An embodiment may be implemented in a variety of devices, including ventilators, patient monitors, “smart” patient interfaces, PCs, or other user devices such as a smartphone or tablet running a mobile application. In one embodiment, referring to FIG. 3, the steps of obtaining at least one cheek metric and determining a cheek impedance may be performed locally on medical device processor or on a user device processor, such as a PC or smartphone. In such an embodiment, a program or model may be downloaded and run locally on the medical device or user device. For example, a cheek impedance determination program 650a as described herein may include a model and one or more application programming interfaces (APIs) to call an appropriate subsystem of the device. In some embodiments, the model may be selected (e.g., downloaded, activated for running, etc.) based on identified characteristics or contextual data, for example by a user or as part of an application routine, based on data availability, etc. For less processor-intensive applications, such as those relying only on cheek sensors within a smart mask (e.g., 24a, 24b), the program 650a may run frequently or continuously on the medical devices or user devices. In more processing-intensive embodiments, such as biomechanical modeling for image-based cheek metrics, the model may run on a dedicated server or in the cloud to conserve computing resources locally.

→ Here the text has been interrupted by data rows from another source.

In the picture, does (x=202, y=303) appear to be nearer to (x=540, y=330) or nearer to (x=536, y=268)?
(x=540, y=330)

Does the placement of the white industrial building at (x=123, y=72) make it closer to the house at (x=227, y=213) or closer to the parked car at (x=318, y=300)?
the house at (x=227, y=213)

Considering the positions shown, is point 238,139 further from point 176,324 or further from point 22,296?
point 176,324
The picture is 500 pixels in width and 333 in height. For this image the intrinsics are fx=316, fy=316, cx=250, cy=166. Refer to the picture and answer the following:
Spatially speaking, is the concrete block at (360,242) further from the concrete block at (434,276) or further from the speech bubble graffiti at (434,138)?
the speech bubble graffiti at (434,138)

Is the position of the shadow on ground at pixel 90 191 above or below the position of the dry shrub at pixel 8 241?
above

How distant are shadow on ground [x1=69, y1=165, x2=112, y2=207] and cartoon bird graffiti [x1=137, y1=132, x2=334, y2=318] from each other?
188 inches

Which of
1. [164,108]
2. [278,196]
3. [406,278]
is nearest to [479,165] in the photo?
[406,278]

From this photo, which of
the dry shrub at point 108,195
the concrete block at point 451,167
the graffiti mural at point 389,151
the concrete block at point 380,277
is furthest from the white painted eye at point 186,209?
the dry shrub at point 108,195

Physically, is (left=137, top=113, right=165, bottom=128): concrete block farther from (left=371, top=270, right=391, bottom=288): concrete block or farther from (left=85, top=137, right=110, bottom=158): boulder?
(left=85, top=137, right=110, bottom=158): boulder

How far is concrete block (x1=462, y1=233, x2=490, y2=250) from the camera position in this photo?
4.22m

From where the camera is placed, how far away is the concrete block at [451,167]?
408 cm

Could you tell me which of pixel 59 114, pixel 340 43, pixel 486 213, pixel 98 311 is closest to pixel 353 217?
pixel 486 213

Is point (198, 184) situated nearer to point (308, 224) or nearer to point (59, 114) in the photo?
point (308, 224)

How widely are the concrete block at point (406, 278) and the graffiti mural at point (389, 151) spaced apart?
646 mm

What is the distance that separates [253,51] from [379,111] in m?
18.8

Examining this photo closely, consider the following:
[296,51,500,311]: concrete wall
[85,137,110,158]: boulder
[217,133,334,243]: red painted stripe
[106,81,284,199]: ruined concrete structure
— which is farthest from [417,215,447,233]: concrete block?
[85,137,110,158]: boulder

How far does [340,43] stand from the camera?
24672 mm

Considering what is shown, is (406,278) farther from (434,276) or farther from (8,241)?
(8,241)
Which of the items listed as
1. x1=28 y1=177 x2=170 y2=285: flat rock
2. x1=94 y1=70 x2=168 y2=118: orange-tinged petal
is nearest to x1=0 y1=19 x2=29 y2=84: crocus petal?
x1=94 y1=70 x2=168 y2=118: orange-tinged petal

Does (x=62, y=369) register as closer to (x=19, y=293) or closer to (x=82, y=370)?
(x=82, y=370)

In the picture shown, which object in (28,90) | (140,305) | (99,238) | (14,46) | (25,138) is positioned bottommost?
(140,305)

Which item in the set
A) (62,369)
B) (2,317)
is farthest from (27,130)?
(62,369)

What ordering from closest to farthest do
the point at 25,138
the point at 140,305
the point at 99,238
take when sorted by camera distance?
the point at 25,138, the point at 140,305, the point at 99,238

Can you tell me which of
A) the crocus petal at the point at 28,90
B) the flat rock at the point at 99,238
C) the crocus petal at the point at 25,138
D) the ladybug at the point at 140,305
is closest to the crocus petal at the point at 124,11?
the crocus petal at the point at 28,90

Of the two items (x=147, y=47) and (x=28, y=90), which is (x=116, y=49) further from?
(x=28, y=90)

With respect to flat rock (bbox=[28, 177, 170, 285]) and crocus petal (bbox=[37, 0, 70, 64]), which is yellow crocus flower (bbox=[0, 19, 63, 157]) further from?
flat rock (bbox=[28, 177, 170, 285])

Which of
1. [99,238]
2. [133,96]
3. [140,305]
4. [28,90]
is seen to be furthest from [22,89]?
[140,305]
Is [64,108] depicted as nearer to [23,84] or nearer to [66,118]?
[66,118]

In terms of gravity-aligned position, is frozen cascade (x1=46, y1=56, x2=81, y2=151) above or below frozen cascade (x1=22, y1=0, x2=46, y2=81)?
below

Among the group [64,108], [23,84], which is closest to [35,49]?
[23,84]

It should be noted that the above-mentioned embodiments illustrate rather than limit the invention, and that those skilled in the art will be able to design many alternative embodiments without departing from the scope of the appended claims. In the claims, any reference signs placed between parentheses shall not be construed as limiting the claim. The word “comprising” does not exclude the presence of elements or steps other than those listed in a claim. The word “a” or “an” preceding an element does not exclude the presence of a plurality of such elements. The invention may be implemented by means of hardware comprising several distinct elements, and/or by means of a suitably programmed processor. In the device claim enumerating several means, several of these means may be embodied by one and the same item of hardware. Measures recited in mutually different dependent claims may advantageously be used in combination.

The invention has been described with reference to the preferred embodiments. Modifications and alterations may occur to others upon reading and understanding the preceding detailed description. It is intended that the exemplary embodiment be construed as including all such modifications and alterations insofar as they come within the scope of the appended claims or the equivalents thereof.